The source points to a pattern behind many large collector sales: classic Nintendo titles frequently dominate the highest auction numbers. It cites major examples such as a Legend of Zelda deal around $870,000 and a Super Mario World sale for $144,000, and notes that Pokemon-related collectibles—especially Trading Card Game items—also regularly reach striking prices.

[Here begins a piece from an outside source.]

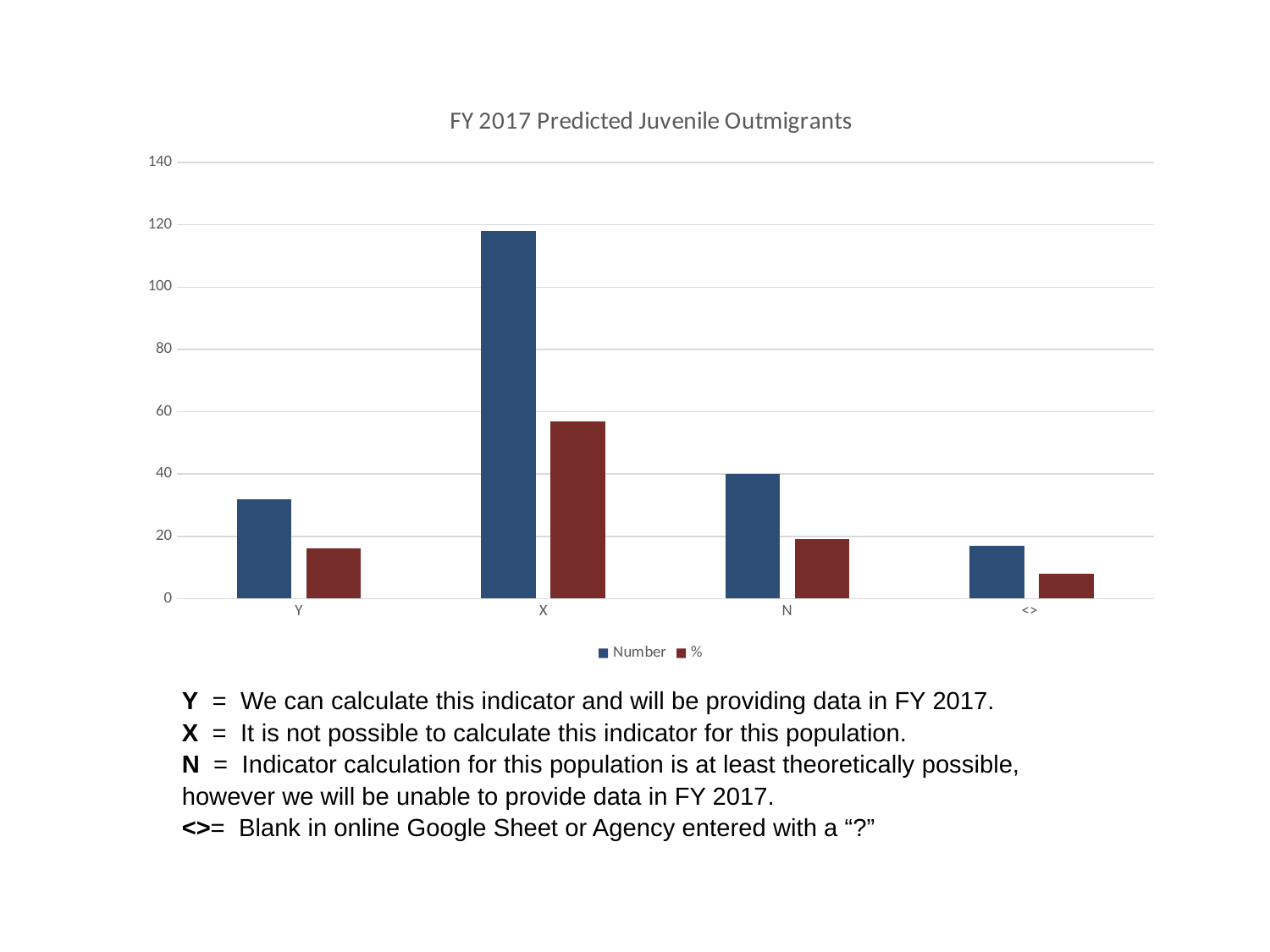
Is the Number value for Y greater or less than 20? greater How many series does the legend list? 2 Which category has the highest Number value? X Which category has the lowest Number value? <> Is the Number value for X greater or less than 100? greater What are the two series named in the legend? Number and % How many categories are shown on the x axis? 4 Which category has the highest % value? X Which is larger, the Number value for N or the Number value for Y? N What is the title of the chart? FY 2017 Predicted Juvenile Outmigrants What kind of chart is shown on the slide? bar chart Is the % value for X greater or less than 60? less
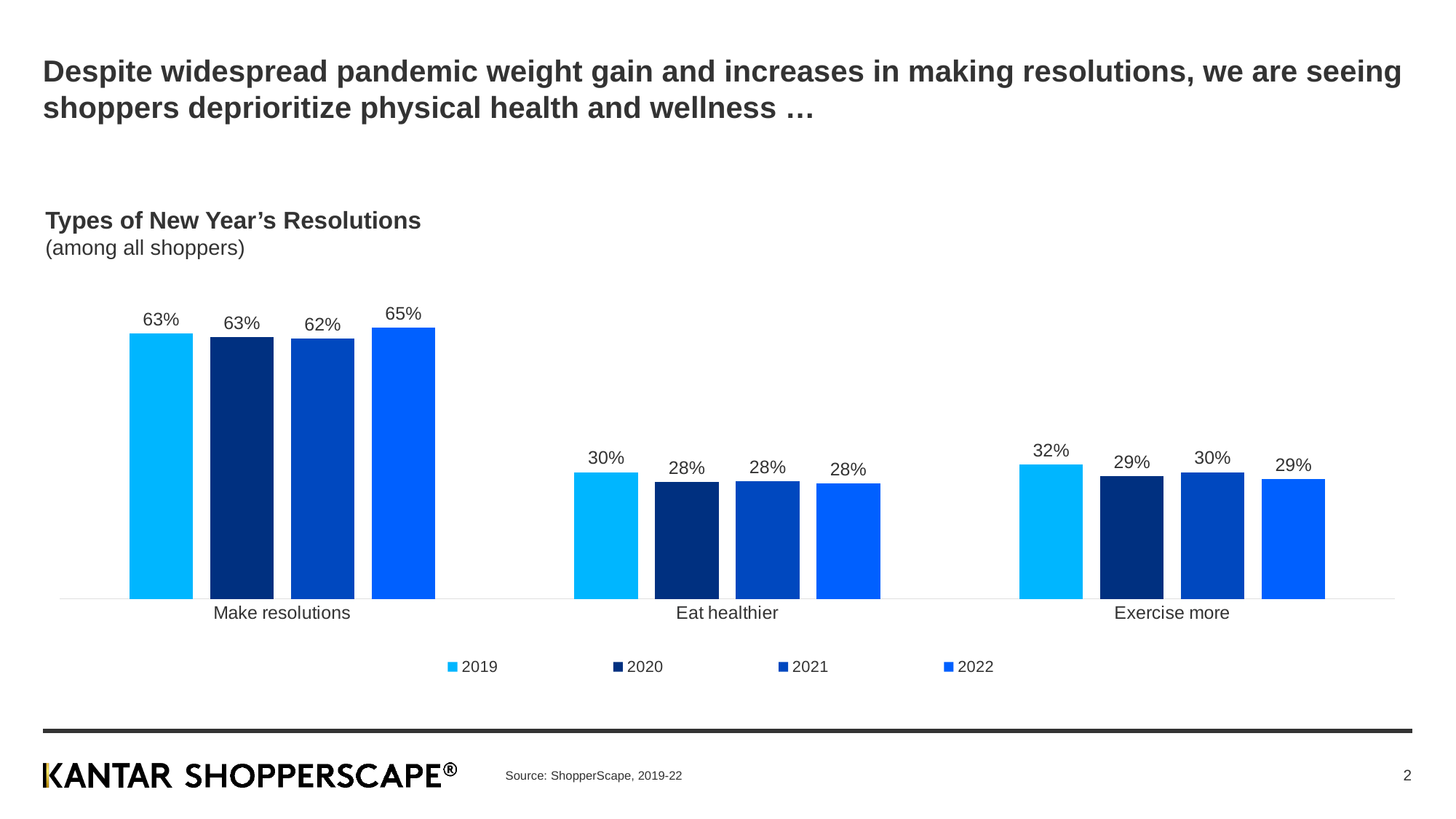
How many series does the legend list? 4 What kind of chart is shown on the slide? Bar chart Which is larger: the 2019 value for Eat healthier or the 2019 value for Exercise more? Exercise more What is the title of the chart? Types of New Year's Resolutions Which year has the lowest value for Make resolutions? 2021 What percentage of shoppers said they make resolutions in 2022? 65% Which category has the highest values across all years? Make resolutions What is the value for Exercise more in 2021? 30% What is the value for Eat healthier in 2019? 30% How many categories are shown on the x axis? 3 What is the difference between the 2022 and 2021 values for Make resolutions? 3% What is the difference between the 2019 and 2022 values for Exercise more? 3%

For Super Mario Bros. specifically, the record also raises an open question: whether an even rarer sealed first-production copy still exists. The source suggests collectors would likely pay even more if such a copy could be found.

Finally, the $3 million sale is a reminder that “future classics” may be priced differently over time. The record has already sparked speculation about whether modern AAA games could become highly sought-after collector’s items decades from now, but the source is careful to frame this as uncertain—something collectors will only learn as the years pass.

What players and collectors should know

  • Record prices here are driven by grading and sealed-condition verification—not just brand recognition.
  • For Super Mario Bros., the gloss sticker seal and its link to the second production run are major value signals.
  • Heritage Auctions’ previous Super Mario Bros. record was lower ($750,000), showing how certification and variant details can swing prices.
  • High-end sales have recently clustered around classic Nintendo and other long-running collector ecosystems, including Pokemon.

Expert View

This $3 million result fits the emerging logic of the high-end collectibles market: the most valuable items tend to combine iconic game status with verifiable rarity markers and top-tier third-party grading. While it’s tempting to treat the sale as proof that “any AAA game will become a $ millions commodity,” the source only supports that classic Nintendo has repeatedly led these records—so the safest takeaway is that condition, certification, and production specifics matter more than the modern hype cycle.